France is a Muslim country on account of the 4 to 8 million Muslims living there, the French ambassador to Stockholm, Etienne de Gonneville, said in an interview on Swedish television channel SVT.

“Well, first of all, France is a Muslim country, Islam is the second religion in France, we have anywhere between 4 and 8 million of French citizens who have a Muslim heritage,” de Gonneville said when asked whether there is a risk that current tensions could turn into a conflict between France and the Muslim world. The interview was conducted in English.

The French ambassador made the remarks that “France is a “Muslim country,” after a series of recent high-profile Islamic terrorist attacks, including one involving an 18-year-old Chechen male beheading history teacher Samuel Paty out of revenge for Paty’s decision to show a cartoon of the Prophet Muhammad during a class lesson on freedom of expression. 

In the subsequent part of the interview, de Goneville seemes to grow lost in his own arguments. He went on to say that “the first people I want to listen to are the Muslims of France”, but when asked what the Muslims are actually saying, he was unable to give a coherent answer, saying instead that Islam is a “diverse” religion.

In his argument, he later pointed out that it is “Al Qaida propaganda” that forces Muslims to commit terrorist acts. When reminded that even moderate Muslims feel offended, de Gonneville said 

“This is a complex and morally ambiguous question,” adding that “the media should know how to tackle the problem of Islamic terrorism and not fall into the trap of supposedly offending Islam.

“Islam is a diverse religion and Islamists are only a tiny minority,” he said on Swedish television.

De Gonneville’s claims are contradicted by a number of polls. For example, 74 percent of Muslim youth in France believe that religious ideals come before the values of the French Republic. In the same survey, 25 percent said they would willingly hurl insults at a memorial service for the victims of the 2015 terrorist attack on the satirical office of Charlie Hebdo magazine, which resulted in 11 deaths. 

Other disturbing polls in the past have shown disturbing and widespread beliefs in France’s Muslim community. In fact, 36 percent of Muslims surveyed in France by Pew Research said that suicide bombings could be justified in some instances in 2006, the last time the question was asked.

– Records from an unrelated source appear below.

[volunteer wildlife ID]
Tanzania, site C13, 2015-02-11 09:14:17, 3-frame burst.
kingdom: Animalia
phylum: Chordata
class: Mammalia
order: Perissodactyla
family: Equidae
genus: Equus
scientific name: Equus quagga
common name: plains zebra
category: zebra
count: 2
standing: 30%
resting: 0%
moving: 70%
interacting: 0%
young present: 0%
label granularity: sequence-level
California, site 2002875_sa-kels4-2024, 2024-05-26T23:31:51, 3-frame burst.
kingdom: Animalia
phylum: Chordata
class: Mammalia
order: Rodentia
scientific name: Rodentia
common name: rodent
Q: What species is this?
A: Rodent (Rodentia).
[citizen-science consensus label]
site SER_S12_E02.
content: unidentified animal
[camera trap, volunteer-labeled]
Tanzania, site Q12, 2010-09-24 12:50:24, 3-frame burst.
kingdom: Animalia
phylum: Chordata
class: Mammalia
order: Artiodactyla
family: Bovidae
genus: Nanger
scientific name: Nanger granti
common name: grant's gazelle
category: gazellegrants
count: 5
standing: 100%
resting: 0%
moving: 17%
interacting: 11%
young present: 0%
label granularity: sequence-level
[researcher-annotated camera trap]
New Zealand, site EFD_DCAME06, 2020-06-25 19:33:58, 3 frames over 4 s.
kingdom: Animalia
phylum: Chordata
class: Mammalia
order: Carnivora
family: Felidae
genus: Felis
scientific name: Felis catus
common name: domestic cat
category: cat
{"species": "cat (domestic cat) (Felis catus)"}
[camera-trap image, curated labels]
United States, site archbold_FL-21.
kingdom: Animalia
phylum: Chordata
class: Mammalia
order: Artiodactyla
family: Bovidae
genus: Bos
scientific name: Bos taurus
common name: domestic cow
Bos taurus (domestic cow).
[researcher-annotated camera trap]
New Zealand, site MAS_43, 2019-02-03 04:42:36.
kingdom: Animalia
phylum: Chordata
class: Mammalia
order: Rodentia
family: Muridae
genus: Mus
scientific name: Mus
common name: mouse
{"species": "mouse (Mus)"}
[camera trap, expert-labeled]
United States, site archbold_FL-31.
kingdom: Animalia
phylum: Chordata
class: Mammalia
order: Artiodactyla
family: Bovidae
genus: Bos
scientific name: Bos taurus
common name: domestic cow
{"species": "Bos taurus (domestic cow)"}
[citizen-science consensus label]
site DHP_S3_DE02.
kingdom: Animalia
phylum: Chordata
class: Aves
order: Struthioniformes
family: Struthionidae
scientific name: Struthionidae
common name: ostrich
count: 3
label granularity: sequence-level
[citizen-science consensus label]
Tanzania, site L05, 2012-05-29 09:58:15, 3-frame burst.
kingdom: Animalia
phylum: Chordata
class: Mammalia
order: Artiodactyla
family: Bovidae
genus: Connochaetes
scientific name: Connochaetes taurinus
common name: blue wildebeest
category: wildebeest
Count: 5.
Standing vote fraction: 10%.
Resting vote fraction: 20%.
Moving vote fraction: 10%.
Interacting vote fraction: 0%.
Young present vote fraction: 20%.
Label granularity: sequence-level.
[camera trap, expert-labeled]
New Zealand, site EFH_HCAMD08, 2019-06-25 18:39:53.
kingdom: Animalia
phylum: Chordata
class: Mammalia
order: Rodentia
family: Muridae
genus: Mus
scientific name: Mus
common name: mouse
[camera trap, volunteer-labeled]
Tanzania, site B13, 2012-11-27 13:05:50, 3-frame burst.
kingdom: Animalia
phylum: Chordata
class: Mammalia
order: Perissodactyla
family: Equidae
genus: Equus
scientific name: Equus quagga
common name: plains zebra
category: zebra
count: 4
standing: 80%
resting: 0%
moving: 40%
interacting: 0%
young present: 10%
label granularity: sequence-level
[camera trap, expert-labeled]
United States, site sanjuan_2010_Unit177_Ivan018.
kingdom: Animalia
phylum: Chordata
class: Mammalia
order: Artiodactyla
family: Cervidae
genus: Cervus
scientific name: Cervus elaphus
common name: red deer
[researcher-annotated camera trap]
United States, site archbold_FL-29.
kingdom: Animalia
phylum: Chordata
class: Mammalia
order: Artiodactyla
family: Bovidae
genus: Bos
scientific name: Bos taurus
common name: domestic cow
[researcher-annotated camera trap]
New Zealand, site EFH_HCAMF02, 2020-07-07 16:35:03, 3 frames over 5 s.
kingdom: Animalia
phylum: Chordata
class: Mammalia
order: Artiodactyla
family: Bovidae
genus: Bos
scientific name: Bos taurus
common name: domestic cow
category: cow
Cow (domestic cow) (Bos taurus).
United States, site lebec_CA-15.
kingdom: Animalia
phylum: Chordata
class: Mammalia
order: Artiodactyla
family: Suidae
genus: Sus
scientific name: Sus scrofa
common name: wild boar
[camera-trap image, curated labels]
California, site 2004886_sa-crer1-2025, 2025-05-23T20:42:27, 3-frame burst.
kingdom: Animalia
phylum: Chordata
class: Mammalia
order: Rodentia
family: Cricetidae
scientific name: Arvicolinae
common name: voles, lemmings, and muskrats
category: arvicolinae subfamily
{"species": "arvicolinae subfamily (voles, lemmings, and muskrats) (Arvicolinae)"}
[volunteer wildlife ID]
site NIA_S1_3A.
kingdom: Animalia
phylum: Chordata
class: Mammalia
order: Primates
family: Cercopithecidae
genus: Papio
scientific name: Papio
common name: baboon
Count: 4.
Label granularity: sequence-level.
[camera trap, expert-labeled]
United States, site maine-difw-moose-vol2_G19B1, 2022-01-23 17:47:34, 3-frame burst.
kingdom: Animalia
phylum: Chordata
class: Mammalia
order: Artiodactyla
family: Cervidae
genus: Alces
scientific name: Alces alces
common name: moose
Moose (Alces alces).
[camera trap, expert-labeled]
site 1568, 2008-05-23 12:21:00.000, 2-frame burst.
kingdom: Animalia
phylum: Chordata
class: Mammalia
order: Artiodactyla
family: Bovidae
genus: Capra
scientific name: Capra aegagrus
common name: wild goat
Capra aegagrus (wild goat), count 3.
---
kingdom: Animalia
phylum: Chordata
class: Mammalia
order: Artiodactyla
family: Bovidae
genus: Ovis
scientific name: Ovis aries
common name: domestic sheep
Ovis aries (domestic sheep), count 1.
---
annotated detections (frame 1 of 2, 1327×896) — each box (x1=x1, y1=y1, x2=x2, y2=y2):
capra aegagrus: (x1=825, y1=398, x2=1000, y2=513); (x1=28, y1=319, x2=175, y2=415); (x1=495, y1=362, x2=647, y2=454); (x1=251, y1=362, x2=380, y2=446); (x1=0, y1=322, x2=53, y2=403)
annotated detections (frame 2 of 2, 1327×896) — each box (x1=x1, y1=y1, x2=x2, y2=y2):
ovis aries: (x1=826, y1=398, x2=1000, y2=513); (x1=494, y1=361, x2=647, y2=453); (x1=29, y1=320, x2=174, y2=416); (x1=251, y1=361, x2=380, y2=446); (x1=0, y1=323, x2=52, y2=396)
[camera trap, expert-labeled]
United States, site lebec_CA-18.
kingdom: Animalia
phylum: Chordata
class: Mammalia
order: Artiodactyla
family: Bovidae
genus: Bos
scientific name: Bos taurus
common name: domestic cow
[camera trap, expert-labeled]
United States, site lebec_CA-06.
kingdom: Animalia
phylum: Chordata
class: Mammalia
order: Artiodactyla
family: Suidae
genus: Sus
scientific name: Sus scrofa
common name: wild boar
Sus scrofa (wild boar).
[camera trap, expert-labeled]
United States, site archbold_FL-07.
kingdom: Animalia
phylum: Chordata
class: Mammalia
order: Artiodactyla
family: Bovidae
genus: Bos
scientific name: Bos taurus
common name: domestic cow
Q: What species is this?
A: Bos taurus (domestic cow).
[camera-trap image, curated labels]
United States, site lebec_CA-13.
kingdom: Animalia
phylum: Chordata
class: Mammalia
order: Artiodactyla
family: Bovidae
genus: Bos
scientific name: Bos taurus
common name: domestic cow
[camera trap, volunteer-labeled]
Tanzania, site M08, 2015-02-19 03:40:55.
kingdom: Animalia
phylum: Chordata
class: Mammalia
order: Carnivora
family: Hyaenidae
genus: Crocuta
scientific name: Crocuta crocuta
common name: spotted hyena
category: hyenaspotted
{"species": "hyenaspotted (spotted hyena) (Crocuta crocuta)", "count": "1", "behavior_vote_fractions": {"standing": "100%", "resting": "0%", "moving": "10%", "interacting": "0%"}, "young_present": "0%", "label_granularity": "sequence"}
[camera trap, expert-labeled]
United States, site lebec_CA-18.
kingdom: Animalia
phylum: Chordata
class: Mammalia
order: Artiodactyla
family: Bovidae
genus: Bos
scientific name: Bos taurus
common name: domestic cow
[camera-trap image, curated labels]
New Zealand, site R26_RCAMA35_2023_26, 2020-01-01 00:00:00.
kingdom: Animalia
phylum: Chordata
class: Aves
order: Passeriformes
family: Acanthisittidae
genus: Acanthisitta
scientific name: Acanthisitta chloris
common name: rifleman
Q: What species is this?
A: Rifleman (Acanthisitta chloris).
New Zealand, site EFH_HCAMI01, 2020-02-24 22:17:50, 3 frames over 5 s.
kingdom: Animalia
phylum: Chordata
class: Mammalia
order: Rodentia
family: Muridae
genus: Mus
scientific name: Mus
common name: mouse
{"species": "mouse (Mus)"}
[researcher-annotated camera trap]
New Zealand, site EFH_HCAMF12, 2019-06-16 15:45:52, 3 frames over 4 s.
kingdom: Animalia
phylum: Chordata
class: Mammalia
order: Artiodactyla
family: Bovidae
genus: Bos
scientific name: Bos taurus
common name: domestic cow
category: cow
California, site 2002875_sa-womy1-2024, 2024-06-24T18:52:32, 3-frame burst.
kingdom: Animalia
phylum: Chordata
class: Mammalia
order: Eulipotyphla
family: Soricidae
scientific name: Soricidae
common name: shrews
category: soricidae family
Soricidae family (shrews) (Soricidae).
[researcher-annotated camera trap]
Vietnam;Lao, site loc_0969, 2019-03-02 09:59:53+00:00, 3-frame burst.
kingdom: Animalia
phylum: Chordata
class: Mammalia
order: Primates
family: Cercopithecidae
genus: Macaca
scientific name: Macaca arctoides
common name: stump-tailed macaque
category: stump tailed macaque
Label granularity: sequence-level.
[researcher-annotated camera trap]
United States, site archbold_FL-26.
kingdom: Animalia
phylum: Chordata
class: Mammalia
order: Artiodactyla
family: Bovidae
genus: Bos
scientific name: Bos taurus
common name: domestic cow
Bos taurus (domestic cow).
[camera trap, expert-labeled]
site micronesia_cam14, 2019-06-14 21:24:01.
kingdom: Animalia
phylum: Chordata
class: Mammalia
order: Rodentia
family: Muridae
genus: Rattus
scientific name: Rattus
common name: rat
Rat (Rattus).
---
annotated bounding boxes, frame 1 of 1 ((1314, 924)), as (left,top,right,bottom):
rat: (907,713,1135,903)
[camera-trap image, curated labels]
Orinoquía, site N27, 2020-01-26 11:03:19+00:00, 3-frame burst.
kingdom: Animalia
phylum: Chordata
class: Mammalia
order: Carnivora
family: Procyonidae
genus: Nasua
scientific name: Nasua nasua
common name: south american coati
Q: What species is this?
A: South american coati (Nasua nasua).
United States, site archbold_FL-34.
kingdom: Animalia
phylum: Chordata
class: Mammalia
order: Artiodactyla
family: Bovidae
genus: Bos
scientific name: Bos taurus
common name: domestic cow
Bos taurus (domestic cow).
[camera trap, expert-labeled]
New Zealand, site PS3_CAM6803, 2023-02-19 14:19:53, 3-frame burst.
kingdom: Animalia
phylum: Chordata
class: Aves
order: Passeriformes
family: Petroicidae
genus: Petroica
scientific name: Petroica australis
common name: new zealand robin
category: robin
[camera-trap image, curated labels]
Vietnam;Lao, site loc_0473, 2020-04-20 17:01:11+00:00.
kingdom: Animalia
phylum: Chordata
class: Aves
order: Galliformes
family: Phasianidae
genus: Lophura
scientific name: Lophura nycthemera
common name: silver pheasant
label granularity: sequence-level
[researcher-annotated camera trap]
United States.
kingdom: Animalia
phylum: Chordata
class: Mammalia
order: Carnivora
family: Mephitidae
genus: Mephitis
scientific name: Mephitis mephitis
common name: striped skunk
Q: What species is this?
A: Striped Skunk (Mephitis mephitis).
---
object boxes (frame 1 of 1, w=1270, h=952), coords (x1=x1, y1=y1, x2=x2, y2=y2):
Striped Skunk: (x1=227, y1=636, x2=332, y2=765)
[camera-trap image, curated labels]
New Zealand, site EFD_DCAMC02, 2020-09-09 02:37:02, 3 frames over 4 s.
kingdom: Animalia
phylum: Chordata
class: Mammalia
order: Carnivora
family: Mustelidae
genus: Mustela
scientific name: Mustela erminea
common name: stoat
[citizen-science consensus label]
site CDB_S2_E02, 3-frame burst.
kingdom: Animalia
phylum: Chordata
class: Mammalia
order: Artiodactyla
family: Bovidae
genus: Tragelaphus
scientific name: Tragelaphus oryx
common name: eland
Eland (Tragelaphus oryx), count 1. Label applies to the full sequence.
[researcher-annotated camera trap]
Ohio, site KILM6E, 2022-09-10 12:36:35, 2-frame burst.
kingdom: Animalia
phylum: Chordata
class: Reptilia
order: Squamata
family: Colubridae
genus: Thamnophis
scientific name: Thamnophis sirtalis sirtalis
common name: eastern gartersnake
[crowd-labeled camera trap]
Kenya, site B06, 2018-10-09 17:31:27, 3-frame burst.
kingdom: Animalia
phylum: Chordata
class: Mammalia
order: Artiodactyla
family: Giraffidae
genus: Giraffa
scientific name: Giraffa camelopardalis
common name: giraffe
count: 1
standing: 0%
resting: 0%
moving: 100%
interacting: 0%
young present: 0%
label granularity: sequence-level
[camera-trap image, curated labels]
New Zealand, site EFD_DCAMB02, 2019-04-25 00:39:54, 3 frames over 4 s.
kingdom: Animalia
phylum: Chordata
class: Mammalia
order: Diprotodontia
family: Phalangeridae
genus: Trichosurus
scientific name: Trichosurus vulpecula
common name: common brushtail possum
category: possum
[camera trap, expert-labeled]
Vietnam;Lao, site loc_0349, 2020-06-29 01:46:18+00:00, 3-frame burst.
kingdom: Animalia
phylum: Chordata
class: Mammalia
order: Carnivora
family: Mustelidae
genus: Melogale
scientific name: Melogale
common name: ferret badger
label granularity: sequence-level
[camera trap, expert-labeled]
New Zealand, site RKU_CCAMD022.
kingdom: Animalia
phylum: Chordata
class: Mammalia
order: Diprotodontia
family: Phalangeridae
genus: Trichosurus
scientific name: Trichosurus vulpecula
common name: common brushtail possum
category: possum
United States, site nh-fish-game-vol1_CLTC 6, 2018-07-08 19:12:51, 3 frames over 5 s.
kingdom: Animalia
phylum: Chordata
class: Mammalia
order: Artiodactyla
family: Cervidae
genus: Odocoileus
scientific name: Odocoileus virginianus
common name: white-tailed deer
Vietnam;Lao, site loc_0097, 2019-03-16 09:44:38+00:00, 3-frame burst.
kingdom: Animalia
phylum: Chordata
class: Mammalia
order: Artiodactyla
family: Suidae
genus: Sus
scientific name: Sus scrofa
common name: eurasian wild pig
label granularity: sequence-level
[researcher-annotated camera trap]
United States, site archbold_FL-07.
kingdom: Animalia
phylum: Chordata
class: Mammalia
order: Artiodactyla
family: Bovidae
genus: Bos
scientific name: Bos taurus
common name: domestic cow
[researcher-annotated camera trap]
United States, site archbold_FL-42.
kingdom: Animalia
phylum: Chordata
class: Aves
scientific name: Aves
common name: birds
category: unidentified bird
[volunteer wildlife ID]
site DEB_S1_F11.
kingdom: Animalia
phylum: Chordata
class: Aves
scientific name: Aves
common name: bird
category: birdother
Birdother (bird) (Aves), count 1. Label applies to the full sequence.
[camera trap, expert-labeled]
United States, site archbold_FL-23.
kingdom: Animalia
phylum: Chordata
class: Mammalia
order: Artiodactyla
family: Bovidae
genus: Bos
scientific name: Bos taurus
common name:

A French parliamentary report released this year also documented the widespread nature of radical Islam throughout the country. The report found that all of France, with the exception of the Western part of the country, is affected by extremist who adhere to the religious ideology. 

“We must react now or never,” Republican Senator Jacqueline Eustache-Brinio said in response to the report. If the French state does nothing, she estimated that in a few years that districts and entire territories will break away from the French Republic and radical Islamism will take control of them.

The Muslim world has responded with aggression to French President Emmanuel Macron’s measures to end radical Islam in the country following the beheading attack, including enacting boycotts on French goods.

France has the largest Muslim population in Europe, and it is growing rapidly. Over 400,000 migrants are settling in the country each year and approximately one out of five newborns are now being given a Muslim-Arab name. Recent polling has shown that the vast majority of French people reject more immigration and believe that immigrants make the country less safe, both in terms of crime and terrorism.